• Exercises
1 - According to the Sinopec news article, what refinery operation ratio is Sinopec currently maintaining?
2 - Carry on the Sinopec news article past its final paragraph.

• Page text
BEIJING, April 28 (Reuters) - China's Sinopec Corp expects demand for refined oil products to recover in the second quarter as COVID-19 outbreaks in the country are gradually controlled, and sees full year oil consumption reaching positive growth.

Asia's biggest oil refiner has cut its refining runs since the second half of March and is maintaining an "optimal" refinery operation ratio of around 85%, compared with 92.6% earlier in the year, Sinopec officials said at a briefing on Thursday.

Cities across China, including the financial hub of Shanghai, were put under lockdowns following a flare up of COVID-19 cases, leading to road freight clogs and port congestion.

"The anti-COVID measures have restrained consumption of refined oil products. But we expect oil demand to gradually resume in the second quarter with the pandemic outbreak under control," said Li Li, deputy head of Sinopec's operation management department.

• Provided data
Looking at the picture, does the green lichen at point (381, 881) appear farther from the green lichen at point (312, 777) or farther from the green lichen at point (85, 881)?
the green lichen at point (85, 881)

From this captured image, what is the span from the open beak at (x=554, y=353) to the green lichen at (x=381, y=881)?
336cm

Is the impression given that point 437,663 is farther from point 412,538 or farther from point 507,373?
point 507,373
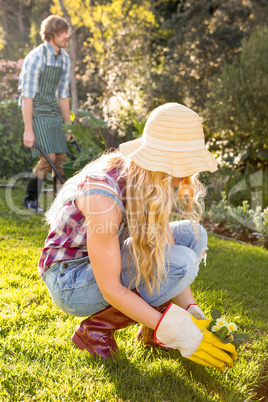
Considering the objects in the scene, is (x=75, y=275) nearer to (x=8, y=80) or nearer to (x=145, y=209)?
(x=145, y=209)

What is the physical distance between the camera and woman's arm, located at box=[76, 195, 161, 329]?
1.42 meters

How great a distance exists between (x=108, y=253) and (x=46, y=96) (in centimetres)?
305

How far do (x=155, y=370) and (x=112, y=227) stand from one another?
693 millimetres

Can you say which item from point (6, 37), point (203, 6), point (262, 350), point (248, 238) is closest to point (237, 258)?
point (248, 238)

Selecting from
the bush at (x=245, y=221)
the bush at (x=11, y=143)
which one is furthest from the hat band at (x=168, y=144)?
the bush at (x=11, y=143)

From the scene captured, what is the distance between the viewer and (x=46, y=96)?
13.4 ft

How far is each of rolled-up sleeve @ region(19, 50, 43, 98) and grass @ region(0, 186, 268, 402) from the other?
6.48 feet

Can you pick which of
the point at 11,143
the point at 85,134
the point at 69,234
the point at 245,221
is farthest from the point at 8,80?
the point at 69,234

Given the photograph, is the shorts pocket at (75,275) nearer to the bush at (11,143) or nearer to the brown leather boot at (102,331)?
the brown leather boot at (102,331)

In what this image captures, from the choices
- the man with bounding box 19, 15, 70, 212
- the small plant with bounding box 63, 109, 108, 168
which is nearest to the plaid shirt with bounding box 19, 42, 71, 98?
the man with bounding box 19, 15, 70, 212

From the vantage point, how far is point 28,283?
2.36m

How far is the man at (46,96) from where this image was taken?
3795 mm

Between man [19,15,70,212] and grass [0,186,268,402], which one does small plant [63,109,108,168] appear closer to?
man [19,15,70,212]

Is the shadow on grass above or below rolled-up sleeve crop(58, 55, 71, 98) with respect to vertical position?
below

• Answers to the tasks
1 - Around 85%, down from 92.6% earlier in the year.

2 -
"At this moment, we are confident about the 2022 fuel consumption in China...Even if the recovery in the second quarter is moderate, the full year growth will remain positive."

Sinopec also expects its total liquefied natural gas (LNG) imports to stay steady in 2022.

The firm incurred a loss of 1.6 billion yuan ($243.58 million) from its 4.8 million tonnes of LNG imports in the first quarter, 1.2 billion yuan more than a year earlier due to high import costs.

Sinopec officials said the firm is reducing purchase of spot LNG cargos and will focus more on term-contracts in the coming months. ($1 = 6.5686 Chinese yuan renminbi) (Reporting by Chen Aizhu and Muyu Xu; Writing by Dominique Patton; Editing by Muralikumar Anantharaman & Shri Navaratnam)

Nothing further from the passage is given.